Saudi Arabia Embraces Deficit Spending to Fuel Economic Diversification
Saudi Arabia has taken on investment commitments to fund Crown Prince Mohammed bin Salman’s Vision 2030 agenda. Source: AFP/Getty Images
  • PublishedNovember 28, 2024

Saudi Arabia is projecting budget deficits in the coming years, a deliberate strategy to accelerate its economic diversification efforts under Vision 2030, according to the Kingdom’s Minister of Economy and Planning, Faisal Al-Ibrahim, Bloomberg reports.

Speaking to Bloomberg Television on Wednesday, Al-Ibrahim explained the shift from a previous focus on zero-deficit budgets.

“We were trying to get our finances and financial management in order,” he said, “After that, we realized that a deficit by design in a stable region between 2% and 3% is good for investing in the right economic sectors.”

The kingdom anticipates a fiscal deficit of around 2.8% of gross domestic product (GDP) this year, with no immediate return to surplus projected.

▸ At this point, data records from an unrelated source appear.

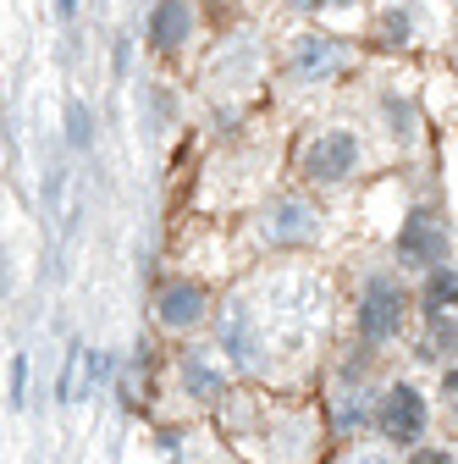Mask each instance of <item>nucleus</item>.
I'll return each mask as SVG.
<instances>
[{
    "mask_svg": "<svg viewBox=\"0 0 458 464\" xmlns=\"http://www.w3.org/2000/svg\"><path fill=\"white\" fill-rule=\"evenodd\" d=\"M342 464H392V459H386V453H376V448H354Z\"/></svg>",
    "mask_w": 458,
    "mask_h": 464,
    "instance_id": "17",
    "label": "nucleus"
},
{
    "mask_svg": "<svg viewBox=\"0 0 458 464\" xmlns=\"http://www.w3.org/2000/svg\"><path fill=\"white\" fill-rule=\"evenodd\" d=\"M72 144H89V116H83V105H72Z\"/></svg>",
    "mask_w": 458,
    "mask_h": 464,
    "instance_id": "18",
    "label": "nucleus"
},
{
    "mask_svg": "<svg viewBox=\"0 0 458 464\" xmlns=\"http://www.w3.org/2000/svg\"><path fill=\"white\" fill-rule=\"evenodd\" d=\"M215 337H221V348H226L238 365H254V354H260V332H254V310H249V304H226Z\"/></svg>",
    "mask_w": 458,
    "mask_h": 464,
    "instance_id": "7",
    "label": "nucleus"
},
{
    "mask_svg": "<svg viewBox=\"0 0 458 464\" xmlns=\"http://www.w3.org/2000/svg\"><path fill=\"white\" fill-rule=\"evenodd\" d=\"M83 371H89V348L72 343V348H67V376H62V398H67V403L83 398Z\"/></svg>",
    "mask_w": 458,
    "mask_h": 464,
    "instance_id": "14",
    "label": "nucleus"
},
{
    "mask_svg": "<svg viewBox=\"0 0 458 464\" xmlns=\"http://www.w3.org/2000/svg\"><path fill=\"white\" fill-rule=\"evenodd\" d=\"M354 166H359L354 133H320V139H310V150H304V171H310L315 183H337V178H348Z\"/></svg>",
    "mask_w": 458,
    "mask_h": 464,
    "instance_id": "4",
    "label": "nucleus"
},
{
    "mask_svg": "<svg viewBox=\"0 0 458 464\" xmlns=\"http://www.w3.org/2000/svg\"><path fill=\"white\" fill-rule=\"evenodd\" d=\"M409 464H458V459H453L447 448H415V453H409Z\"/></svg>",
    "mask_w": 458,
    "mask_h": 464,
    "instance_id": "16",
    "label": "nucleus"
},
{
    "mask_svg": "<svg viewBox=\"0 0 458 464\" xmlns=\"http://www.w3.org/2000/svg\"><path fill=\"white\" fill-rule=\"evenodd\" d=\"M188 34H194V6H188V0H160L155 17H149V39L160 50H177Z\"/></svg>",
    "mask_w": 458,
    "mask_h": 464,
    "instance_id": "9",
    "label": "nucleus"
},
{
    "mask_svg": "<svg viewBox=\"0 0 458 464\" xmlns=\"http://www.w3.org/2000/svg\"><path fill=\"white\" fill-rule=\"evenodd\" d=\"M370 420H376V403H370L365 382L337 387V403H331V431H337V437H359Z\"/></svg>",
    "mask_w": 458,
    "mask_h": 464,
    "instance_id": "8",
    "label": "nucleus"
},
{
    "mask_svg": "<svg viewBox=\"0 0 458 464\" xmlns=\"http://www.w3.org/2000/svg\"><path fill=\"white\" fill-rule=\"evenodd\" d=\"M315 232H320V210L304 205V199H281V205L265 210V221H260V238H265V244H310Z\"/></svg>",
    "mask_w": 458,
    "mask_h": 464,
    "instance_id": "5",
    "label": "nucleus"
},
{
    "mask_svg": "<svg viewBox=\"0 0 458 464\" xmlns=\"http://www.w3.org/2000/svg\"><path fill=\"white\" fill-rule=\"evenodd\" d=\"M397 260H404V266H425V271H436V266L447 260V227H442L436 216L415 210L404 227H397Z\"/></svg>",
    "mask_w": 458,
    "mask_h": 464,
    "instance_id": "3",
    "label": "nucleus"
},
{
    "mask_svg": "<svg viewBox=\"0 0 458 464\" xmlns=\"http://www.w3.org/2000/svg\"><path fill=\"white\" fill-rule=\"evenodd\" d=\"M23 387H28V360L17 354V360H12V410H23V398H28Z\"/></svg>",
    "mask_w": 458,
    "mask_h": 464,
    "instance_id": "15",
    "label": "nucleus"
},
{
    "mask_svg": "<svg viewBox=\"0 0 458 464\" xmlns=\"http://www.w3.org/2000/svg\"><path fill=\"white\" fill-rule=\"evenodd\" d=\"M337 62H342V50H337V39H326V34H310V39H299V72L320 78V72H331Z\"/></svg>",
    "mask_w": 458,
    "mask_h": 464,
    "instance_id": "11",
    "label": "nucleus"
},
{
    "mask_svg": "<svg viewBox=\"0 0 458 464\" xmlns=\"http://www.w3.org/2000/svg\"><path fill=\"white\" fill-rule=\"evenodd\" d=\"M55 12H62V17H72V12H78V0H55Z\"/></svg>",
    "mask_w": 458,
    "mask_h": 464,
    "instance_id": "19",
    "label": "nucleus"
},
{
    "mask_svg": "<svg viewBox=\"0 0 458 464\" xmlns=\"http://www.w3.org/2000/svg\"><path fill=\"white\" fill-rule=\"evenodd\" d=\"M442 354H458V326H453L447 315H436V321H431V332H425V348H420V360H442Z\"/></svg>",
    "mask_w": 458,
    "mask_h": 464,
    "instance_id": "13",
    "label": "nucleus"
},
{
    "mask_svg": "<svg viewBox=\"0 0 458 464\" xmlns=\"http://www.w3.org/2000/svg\"><path fill=\"white\" fill-rule=\"evenodd\" d=\"M183 392H188V398H199V403H210V398H221V392H226L221 365H210L199 348H194V354H183Z\"/></svg>",
    "mask_w": 458,
    "mask_h": 464,
    "instance_id": "10",
    "label": "nucleus"
},
{
    "mask_svg": "<svg viewBox=\"0 0 458 464\" xmlns=\"http://www.w3.org/2000/svg\"><path fill=\"white\" fill-rule=\"evenodd\" d=\"M404 315H409V294L397 287L392 276H370L365 294H359V337L376 348V343H392L404 332Z\"/></svg>",
    "mask_w": 458,
    "mask_h": 464,
    "instance_id": "1",
    "label": "nucleus"
},
{
    "mask_svg": "<svg viewBox=\"0 0 458 464\" xmlns=\"http://www.w3.org/2000/svg\"><path fill=\"white\" fill-rule=\"evenodd\" d=\"M155 321L166 332H188L205 321V287L199 282H166L160 299H155Z\"/></svg>",
    "mask_w": 458,
    "mask_h": 464,
    "instance_id": "6",
    "label": "nucleus"
},
{
    "mask_svg": "<svg viewBox=\"0 0 458 464\" xmlns=\"http://www.w3.org/2000/svg\"><path fill=\"white\" fill-rule=\"evenodd\" d=\"M376 426H381V437L415 448L425 437V398H420V387H409V382L386 387V398L376 403Z\"/></svg>",
    "mask_w": 458,
    "mask_h": 464,
    "instance_id": "2",
    "label": "nucleus"
},
{
    "mask_svg": "<svg viewBox=\"0 0 458 464\" xmlns=\"http://www.w3.org/2000/svg\"><path fill=\"white\" fill-rule=\"evenodd\" d=\"M425 310H431V321L447 315V310H458V271L453 266H436L425 276Z\"/></svg>",
    "mask_w": 458,
    "mask_h": 464,
    "instance_id": "12",
    "label": "nucleus"
}]
</instances>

This deficit financing is fueling the ambitious Vision 2030 agenda, aimed at reducing the country’s reliance on oil revenues and creating a more robust non-oil economy.

Al-Ibrahim highlighted the significant progress made in this area.  Non-oil activities currently contribute approximately 52% to Saudi Arabia’s GDP, a figure expected to increase further.  This growth is seen as crucial for job creation and long-term economic stability.

However, the government is exercising caution amidst fluctuating oil prices, which remain below levels needed to balance the budget.  Some Vision 2030 projects have been scaled back, and spending cuts are planned for 2025 after exceeding targets this year.

Despite the deficit spending, the outlook remains positive.  The government forecasts economic growth of 0.8% this year, increasing to 4.6% by 2025.  Robust growth in the non-oil sector, projected at 4-5% annually, is a key driver of this optimism.  This positive outlook has been acknowledged by Moody’s Investors Service, which upgraded Saudi Arabia’s credit rating this month, citing the accelerated development of non-hydrocarbon sectors as a major contributing factor.